EXERCISE DIRECTIONS: In the film review excerpt below, which 1973 film starring Christopher Lee is named as part of the 10-movie Werewolves, Vampires, & Zombies DVD compilation?

DOCUMENT EXCERPT:
• • • • •

Odd sort of disconnect where I find the acting is good, and the characterization is good. The dialogue delivery, on the other hand, is distinctly wooden for a couple of characters, and that can really break the suspension of disbelief for me.

The corruption seems very conscious of the culture it’s in, and very personified; there’s some explicit refutation of Catholicism from the people affected, a couple of times when someone says “I didn’t do X, it was it, the evil thing inside me”. And that honestly seems like a weak point; it left me wondering why it’d bother, why a force that is presented as being of such indifferent power and cancerous effect (even the deliquiescing crosses can be seen as something that happens without the Colour making a point about Christianity) would bother to have people getting stabby.

That really seems like the biggest weak point, though, and it’s not a huge one. Overall, well worth watching.

[1] There’s usually one that everyone with a passing interest in the genre will have at least heard of on compilation DVDs, and the rest are what I am going to charitably call a grab bag. F’r ex, on the 10-movie Werewolves, Vampires, & Zombies DVD compilation, you have the 1973 The Satanic Rites of Dracula with Christopher Lee. (I don’t think this applies to DVDs with paired movies nearly as well. But you get three or more movies in the DVD case? Ohyes.)
[2] It’s not the most memorable thing about the movie, but I confess that what always first springs to mind about The Curse is the fact that Lucio Fulchi was credited Louis. WTH.

One thought on “In which I am pleasantly surprised”

  1. The Color of Space sounds interesting. I’ll check it out. I don’t know what a force would think, but very religious screenwriters, like very religious people in general, often appear to have a somewhat grandiose visions of themselves in this world. To each their own.

• • • • •

ENTRIES PROVIDED:
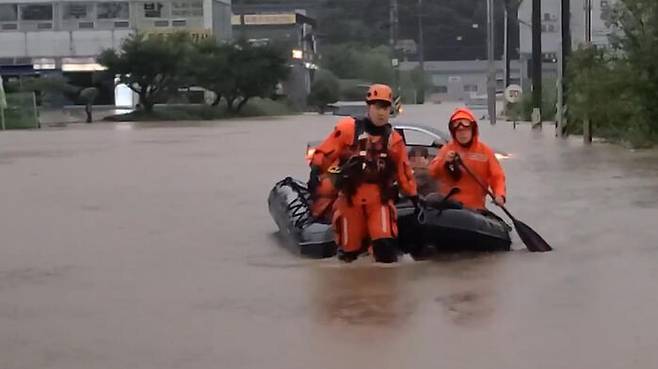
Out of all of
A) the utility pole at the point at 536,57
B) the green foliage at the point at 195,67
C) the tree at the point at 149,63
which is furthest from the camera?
the green foliage at the point at 195,67

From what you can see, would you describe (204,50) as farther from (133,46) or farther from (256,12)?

• • • • •

TASK ANSWER: The Satanic Rites of Dracula